Daniel Zizka singles chronology
| "Never Felt Like Less" (2025) | "Crossroads" (2026) |  |

Music video
- "Crossroads" on YouTube

Eurovision Song Contest 2026 entry
- Country: Czech Republic
- Artist: Daniel Zizka
- Language: English
- Composers: Viliam Béreš; Daniel Žižka;
- Lyricists: Viliam Béreš; Daniel Žižka;

Finals performance
- Semi-final result: 9th
- Semi-final points: 142
- Final result: 16th
- Final points: 113

Entry chronology
- ◄ "Kiss Kiss Goodbye" (2025)

= Crossroads (Daniel Žižka song) =

2026 song by Daniel Zizka

"Crossroads" is a song by Czech singer-songwriter Daniel Žižka. It was released on 11 March 2026 and represented the Czech Republic in the Eurovision Song Contest 2026 in Vienna, Austria.
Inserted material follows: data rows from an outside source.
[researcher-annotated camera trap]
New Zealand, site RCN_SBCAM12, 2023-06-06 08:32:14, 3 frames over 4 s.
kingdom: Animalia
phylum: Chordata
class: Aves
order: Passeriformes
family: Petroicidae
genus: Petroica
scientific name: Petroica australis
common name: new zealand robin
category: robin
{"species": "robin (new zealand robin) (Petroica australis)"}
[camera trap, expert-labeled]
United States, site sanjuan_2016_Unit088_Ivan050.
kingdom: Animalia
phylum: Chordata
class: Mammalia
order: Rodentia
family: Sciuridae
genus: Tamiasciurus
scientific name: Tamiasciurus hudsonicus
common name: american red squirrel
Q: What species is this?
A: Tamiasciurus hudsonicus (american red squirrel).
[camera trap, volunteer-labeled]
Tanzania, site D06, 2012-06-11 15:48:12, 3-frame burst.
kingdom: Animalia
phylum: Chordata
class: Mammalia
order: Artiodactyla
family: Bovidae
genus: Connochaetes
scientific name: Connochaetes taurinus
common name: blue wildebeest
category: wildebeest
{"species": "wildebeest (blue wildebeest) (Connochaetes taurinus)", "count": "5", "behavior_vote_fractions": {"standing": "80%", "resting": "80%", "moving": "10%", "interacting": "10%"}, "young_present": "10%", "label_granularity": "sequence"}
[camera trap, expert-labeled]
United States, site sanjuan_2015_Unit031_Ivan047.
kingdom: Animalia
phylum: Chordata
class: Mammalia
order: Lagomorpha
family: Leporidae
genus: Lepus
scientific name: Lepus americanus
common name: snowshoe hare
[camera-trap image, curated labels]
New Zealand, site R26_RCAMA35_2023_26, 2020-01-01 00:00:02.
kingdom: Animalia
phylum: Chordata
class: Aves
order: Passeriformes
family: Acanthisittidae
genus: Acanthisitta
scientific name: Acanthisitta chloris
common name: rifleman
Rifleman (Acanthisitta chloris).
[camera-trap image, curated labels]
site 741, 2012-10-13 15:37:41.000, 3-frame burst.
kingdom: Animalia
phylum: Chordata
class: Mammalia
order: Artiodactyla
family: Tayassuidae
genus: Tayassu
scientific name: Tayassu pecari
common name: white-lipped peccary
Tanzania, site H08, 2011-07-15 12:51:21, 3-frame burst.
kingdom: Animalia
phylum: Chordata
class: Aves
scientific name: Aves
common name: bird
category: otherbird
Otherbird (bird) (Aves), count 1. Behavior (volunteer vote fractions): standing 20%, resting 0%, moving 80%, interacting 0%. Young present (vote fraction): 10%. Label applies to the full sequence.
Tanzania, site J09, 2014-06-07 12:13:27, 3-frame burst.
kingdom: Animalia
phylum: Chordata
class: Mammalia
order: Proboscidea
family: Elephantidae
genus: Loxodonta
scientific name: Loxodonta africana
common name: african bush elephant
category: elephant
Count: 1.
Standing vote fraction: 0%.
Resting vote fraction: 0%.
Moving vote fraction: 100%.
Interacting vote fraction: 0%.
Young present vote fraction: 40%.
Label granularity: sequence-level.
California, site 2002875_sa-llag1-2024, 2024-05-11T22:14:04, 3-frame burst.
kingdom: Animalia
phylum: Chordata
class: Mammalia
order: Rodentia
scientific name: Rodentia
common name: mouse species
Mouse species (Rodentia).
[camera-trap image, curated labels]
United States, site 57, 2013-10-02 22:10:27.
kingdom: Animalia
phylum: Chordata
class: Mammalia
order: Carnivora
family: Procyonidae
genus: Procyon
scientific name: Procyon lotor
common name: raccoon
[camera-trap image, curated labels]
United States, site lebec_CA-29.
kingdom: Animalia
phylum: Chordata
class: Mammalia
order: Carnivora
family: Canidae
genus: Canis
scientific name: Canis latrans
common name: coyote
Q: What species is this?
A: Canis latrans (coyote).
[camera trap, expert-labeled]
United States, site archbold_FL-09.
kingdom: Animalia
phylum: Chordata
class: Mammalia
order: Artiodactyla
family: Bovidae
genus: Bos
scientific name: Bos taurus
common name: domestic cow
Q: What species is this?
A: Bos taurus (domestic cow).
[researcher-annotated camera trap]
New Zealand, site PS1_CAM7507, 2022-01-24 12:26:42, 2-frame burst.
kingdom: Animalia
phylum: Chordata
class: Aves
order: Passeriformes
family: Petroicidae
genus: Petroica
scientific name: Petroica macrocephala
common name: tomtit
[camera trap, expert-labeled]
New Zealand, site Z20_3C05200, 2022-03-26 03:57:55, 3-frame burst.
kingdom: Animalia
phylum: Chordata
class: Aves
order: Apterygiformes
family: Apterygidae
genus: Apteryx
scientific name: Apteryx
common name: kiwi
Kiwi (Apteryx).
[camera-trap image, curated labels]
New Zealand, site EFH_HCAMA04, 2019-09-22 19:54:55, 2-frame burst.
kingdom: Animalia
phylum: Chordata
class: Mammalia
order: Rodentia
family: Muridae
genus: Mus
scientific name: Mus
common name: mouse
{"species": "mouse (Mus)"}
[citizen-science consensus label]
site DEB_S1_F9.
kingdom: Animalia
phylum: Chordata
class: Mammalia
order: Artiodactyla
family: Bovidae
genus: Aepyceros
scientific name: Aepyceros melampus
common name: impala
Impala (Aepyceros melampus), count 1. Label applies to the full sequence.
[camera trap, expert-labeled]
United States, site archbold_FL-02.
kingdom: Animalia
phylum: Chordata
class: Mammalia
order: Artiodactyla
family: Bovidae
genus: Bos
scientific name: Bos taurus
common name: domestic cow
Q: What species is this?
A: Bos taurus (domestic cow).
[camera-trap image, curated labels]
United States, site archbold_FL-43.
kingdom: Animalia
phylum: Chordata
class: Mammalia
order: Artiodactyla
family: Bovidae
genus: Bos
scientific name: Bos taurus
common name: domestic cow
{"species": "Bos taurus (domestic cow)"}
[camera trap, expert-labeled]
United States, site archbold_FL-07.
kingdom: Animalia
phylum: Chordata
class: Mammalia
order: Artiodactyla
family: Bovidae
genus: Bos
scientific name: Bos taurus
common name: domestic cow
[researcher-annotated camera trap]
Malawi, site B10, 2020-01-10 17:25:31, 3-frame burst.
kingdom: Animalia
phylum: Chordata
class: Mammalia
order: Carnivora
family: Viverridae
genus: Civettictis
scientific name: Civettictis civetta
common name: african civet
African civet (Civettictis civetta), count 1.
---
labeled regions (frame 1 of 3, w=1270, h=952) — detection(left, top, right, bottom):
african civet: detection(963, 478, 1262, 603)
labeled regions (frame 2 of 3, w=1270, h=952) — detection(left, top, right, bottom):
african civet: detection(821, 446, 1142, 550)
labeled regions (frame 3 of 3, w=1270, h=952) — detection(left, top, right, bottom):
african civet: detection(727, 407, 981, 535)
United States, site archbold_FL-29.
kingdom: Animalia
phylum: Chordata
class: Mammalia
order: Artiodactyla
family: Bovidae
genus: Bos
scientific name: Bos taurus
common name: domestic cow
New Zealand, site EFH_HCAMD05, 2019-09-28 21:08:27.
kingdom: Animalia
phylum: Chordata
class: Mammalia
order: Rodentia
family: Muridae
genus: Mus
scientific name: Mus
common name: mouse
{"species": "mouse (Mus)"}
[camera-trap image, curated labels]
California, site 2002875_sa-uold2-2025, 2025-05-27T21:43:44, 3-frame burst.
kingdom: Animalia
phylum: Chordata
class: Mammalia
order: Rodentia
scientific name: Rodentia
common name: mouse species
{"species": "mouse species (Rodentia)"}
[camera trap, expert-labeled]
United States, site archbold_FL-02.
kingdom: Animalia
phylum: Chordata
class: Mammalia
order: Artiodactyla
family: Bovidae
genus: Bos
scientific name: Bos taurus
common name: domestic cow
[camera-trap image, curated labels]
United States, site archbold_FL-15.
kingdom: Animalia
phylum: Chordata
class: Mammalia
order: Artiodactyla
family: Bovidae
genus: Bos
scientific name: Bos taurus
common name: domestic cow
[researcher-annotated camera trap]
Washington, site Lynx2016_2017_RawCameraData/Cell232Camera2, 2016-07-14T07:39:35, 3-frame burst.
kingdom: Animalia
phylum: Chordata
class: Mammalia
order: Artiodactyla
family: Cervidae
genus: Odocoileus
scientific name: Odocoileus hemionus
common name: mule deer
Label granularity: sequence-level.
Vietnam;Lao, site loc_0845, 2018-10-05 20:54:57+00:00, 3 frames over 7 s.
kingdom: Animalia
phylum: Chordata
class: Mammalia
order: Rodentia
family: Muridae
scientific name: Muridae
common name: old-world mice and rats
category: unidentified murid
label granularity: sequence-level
== Background and composition ==
The song was written by Daniel Žižka and Czech composer Viliam Béreš. According to Žižka, the writing process took approximately two years, and the song explores themes of uncertainty and choosing one's path in life.

Musically, "Crossroads" combines indie pop and alternative pop influences with atmospheric production and emotional vocal delivery.

== Eurovision Song Contest ==
On 11 March 2026, Czech broadcaster Czech Television announced that Daniel Žižka had been internally selected to represent Czechia in the Eurovision Song Contest 2026 with the song "Crossroads".

The song competed in the second semi-final of the contest held in Vienna. It qualified for the grand final, where it finished in 16th place with 113 points.

The song received positive reactions from Eurovision fans and critics, particularly for Žižka's live vocals and atmospheric staging. However, Daniel's performance in the final was affected by several technical issues: and although the Czech delegation submitted a request to perform again, they were denied to do so.